[Task prompt]
Answer these questions using the text below about the Omar Khadr petition.
1. How many signatures has the petition collected?
2. What two pieces of information must people give to sign the petition?
3. Which party does the text say has been the champion data miner in Canadian politics?

***** Given text *****

This morning, the Canada Taxpayers Federation is crowing that it's collected 52,000 signatures on its petition opposing a $10-million government settlement to Omar Khadr.
He's the former child solder who was sent to a U.S. detention facility in Guantanamo Bay, Cuba, in 2002. After being subjected to severe interrogation techniques including sleep deprivation, Khadr confessed to throwing a grenade in a military confrontation in Afghanistan that killed a U.S. medic, Sgt. Christopher Speer.
The Canadian Taxpayers Federation petition has the earmarks of a data-mining campaign.
That's because signatories are required to provide an email address and postal code. This is extremely useful in political campaigns because it enables the data collector to target future messages to specific ridings.
The Canadian Taxpayers Federation used a similar approach in gathering names and postal codes while opposing the TransLink Mayors' Council recommendations for transit and transportation improvements in 2015.
One of the key operatives in that campaign was Hamish Marshall. He later manageed Andrew Scheer's successful campaign to become leader of the Conservative Party of Canada.
In Canadian politics, the champion data miner has been the Conservatives, according to author Susan Delacourt's Shopping for Votes: How Politicians Choose Us and We Choose Them.

***** Given material *****

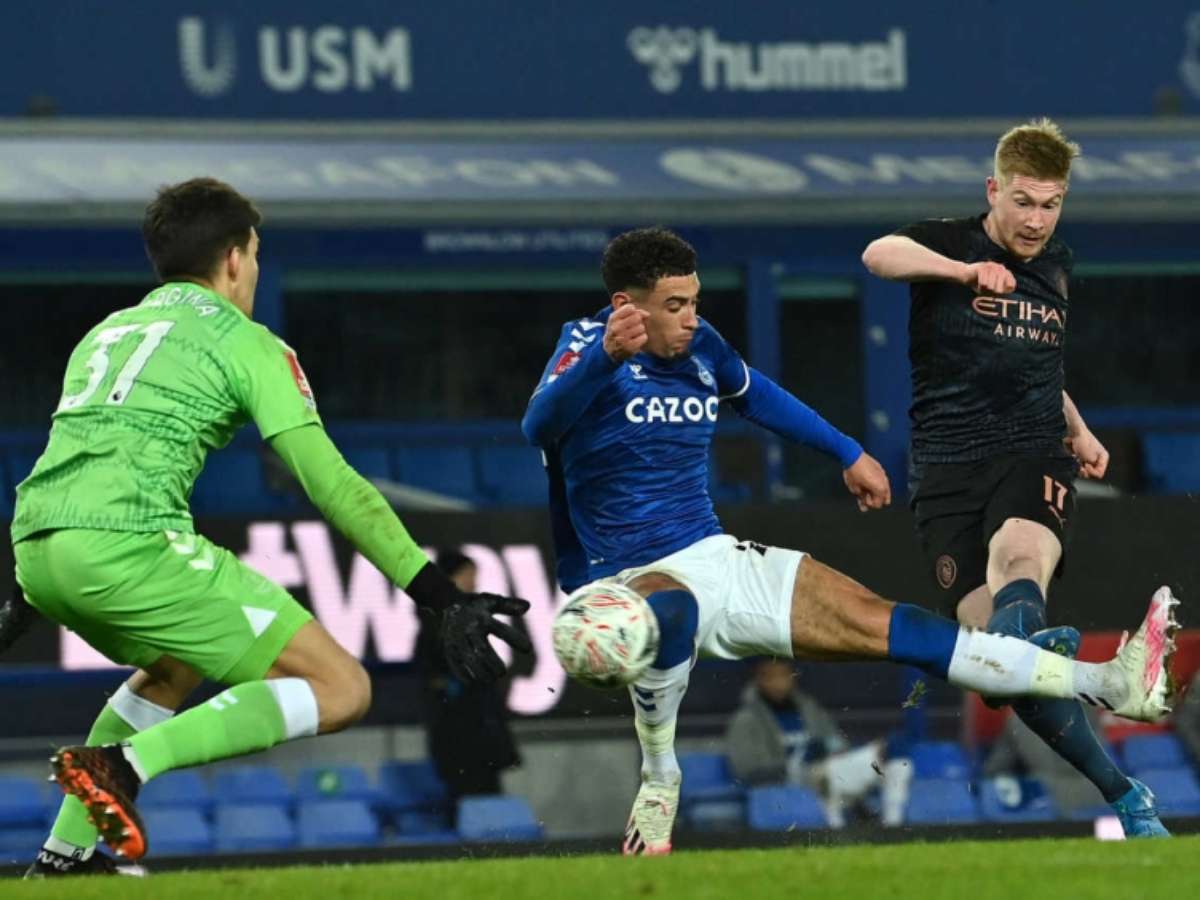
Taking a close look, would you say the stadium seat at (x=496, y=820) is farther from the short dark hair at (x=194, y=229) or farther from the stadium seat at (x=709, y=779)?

*****

[Exercise solution]
1. 52,000
2. An email address and a postal code
3. The Conservatives